Há apenas dois mundos onde o Halloween e o Natal se juntam… o estranho mundo de Jack Skellington e o estranho mundo d’O Consumidor.
Poderá parecer estranho juntar a mais sombria estória de Tim Burton, o Pai Natal e o retalho numa mesma narrativa, mas essa será certamente a realidade do ano de 2021. Depois de mais de 18 meses de uma clausura dos consumidores e de inúmeras tentativas de regresso à normalidade, existe um sentimento de festividade que tende a ignorar os mais óbvios avisos à navegação.
Nem o cancelamento do Natal em 2020, no pico da pandemia, nem as anunciadas dificuldades das cadeias de abastecimento parecem impedir o consumidor de querer comemorar dois Natais de uma só vez, de comemorar, em poucas semanas, tudo o que não fez em mais de 18 meses. É como quando o rei do Halloween, Jack Skellington, se deparou com o mundo do Natal e decidiu organizar tudo sem ter a verdadeira percepção do espírito natalício.
O mundo do retalho há muito que decidiu adoptar o Halloween e a Black Friday como momentos de antecipação do Natal, mas será que esta busca desenfreada pelas melhores oportunidades não irá colocar em causa a possibilidade de garantir uma boa consoada? Será que não nos estamos a preparar para uma pressão excessiva das cadeias de abastecimento, lembrando o momento em que o Pai Natal é raptado pelas crianças travessas e lhes pergunta se elas nunca ouviram falar em “paz na Terra e boa vontade”?
Dados
Os dados mais recentes mostram que, já em 2020, mais de metade dos consumidores começaram a antecipar as suas compras de Natal em dois a três meses, mas num momento em que ainda existia em stock quantidades suficientes para assegurar as necessidades. Neste momento, há já quem coloque em causa a presença do nosso fiel amigo, o bacalhau, na ceia de Natal. Muitas são as notícias de marcas e retalhistas que tentaram antecipar a compra, num movimento de “chegar primeiro que os outros” que é típico duma sociedade em velocidade cruzeiro, mas cujos efeitos, numa sociedade pós-confinamento, poderão ser desastrosos. Tal como numa estrada com muito trânsito, o que acontecerá se o primeiro da fila abrandar? Os seguintes travam a fundo e os do fim da fila poderão, eventualmente, chocar e ter danos profundos.
Com os preços a aumentar a cada dia que passa, devido ao aumento dos custos das matérias-primas e aos custos de transporte, o aparente aumento de vendas do retalho poderá não passar de uma falácia no momento em que os consumidores forem obrigados a colocar um travão nas suas despesas. Tal como Sally diz a Jack … “não pareces tu próprio, tu és o rei das abóboras, não és o Pai Natal. Falta qualquer coisa …”. Falta certamente a consistência, falta a estratégia de longo prazo e parecem vir a faltar os produtos. De acordo com o mais recente estudo da Adobe Analytics, em mais de um milhão de visitas a retalhistas online, as rupturas estavam 24% acima do valor de 2020 e … 172% acima do período pré-pandemia. E quais as principais categorias afectadas?
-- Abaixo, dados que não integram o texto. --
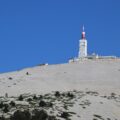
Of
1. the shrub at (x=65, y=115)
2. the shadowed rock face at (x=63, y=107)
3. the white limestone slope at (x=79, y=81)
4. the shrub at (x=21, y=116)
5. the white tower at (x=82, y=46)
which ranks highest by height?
the white tower at (x=82, y=46)

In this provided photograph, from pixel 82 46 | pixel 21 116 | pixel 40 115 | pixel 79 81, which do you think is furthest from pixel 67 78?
pixel 82 46

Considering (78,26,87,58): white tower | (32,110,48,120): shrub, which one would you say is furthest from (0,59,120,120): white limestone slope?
(78,26,87,58): white tower

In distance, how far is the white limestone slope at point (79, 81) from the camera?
6912 centimetres

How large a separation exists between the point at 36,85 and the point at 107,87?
10385 mm

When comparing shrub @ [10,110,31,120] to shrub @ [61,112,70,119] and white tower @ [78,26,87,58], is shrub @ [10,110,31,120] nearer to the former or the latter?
shrub @ [61,112,70,119]

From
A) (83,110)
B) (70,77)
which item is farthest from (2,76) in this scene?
(83,110)

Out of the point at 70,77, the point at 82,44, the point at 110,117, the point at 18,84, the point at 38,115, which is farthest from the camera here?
the point at 82,44

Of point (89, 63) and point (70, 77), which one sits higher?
point (89, 63)

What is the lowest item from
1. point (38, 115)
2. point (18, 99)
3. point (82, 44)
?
point (38, 115)

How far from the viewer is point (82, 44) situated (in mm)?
162750

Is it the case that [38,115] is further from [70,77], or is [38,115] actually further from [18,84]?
[70,77]

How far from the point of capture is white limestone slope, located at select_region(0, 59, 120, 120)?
69125 mm

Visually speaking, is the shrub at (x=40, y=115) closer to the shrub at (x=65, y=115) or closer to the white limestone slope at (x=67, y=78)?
the shrub at (x=65, y=115)

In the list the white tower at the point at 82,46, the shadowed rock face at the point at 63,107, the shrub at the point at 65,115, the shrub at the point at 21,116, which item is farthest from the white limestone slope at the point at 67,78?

Vestuário, artigos para desporto, artigos para bebé e eletrónica. Ou seja, algumas das principais categorias que constam das nossas listas de compras e ofertas de Natal.
Online
Mas será que, tal como o Pai Natal, o comércio online ainda vai a tempo de salvar o Natal? A avaliar pela capacidade de resposta no início da pandemia, espera-se que os retalhistas tenham aprendido com as dificuldades sentidas e investido em estratégias de aprovisionamento e armazenagem que lhes permitam responder às súbitas mudanças de necessidades deste estranho Consumidor. Os dados mais recentes colocam algumas nuvens cinzentas sobre essa possível salvação, apontando antes para que o protagonismo passe para os operadores de proximidade e para os serviços de entrega ao domicílio. Mas, para isso, é necessário que haja produto para entregar. E, para isso, é preciso que as ondas da quarta vaga pandémica que percorrem a Europa se mantenham afastadas das nossas chaminés, mesmo quando se teima em desconfinar à força, tentando recuperar à força o tempo perdido.
A capacidade de resiliência do retalho e das marcas está à prova e é fundamental que cada um desempenhe o seu papel, sem fanatismos ou comportamentos típicos do asilo de loucos em que o Pai Natal foi preso pelo bicho-papão (não, não me estou a referir à dissolução do Parlamento e às eleições antecipadas para 30 de Janeiro!).
No fim, o importante é que todas as Sally’s e todos os Jack’s se encontrem sob a luz do luar para descobrir e apreciar um novo mundo, o mundo duma realidade pós-pandémica, o estranho mundo d’O Novo Consumidor.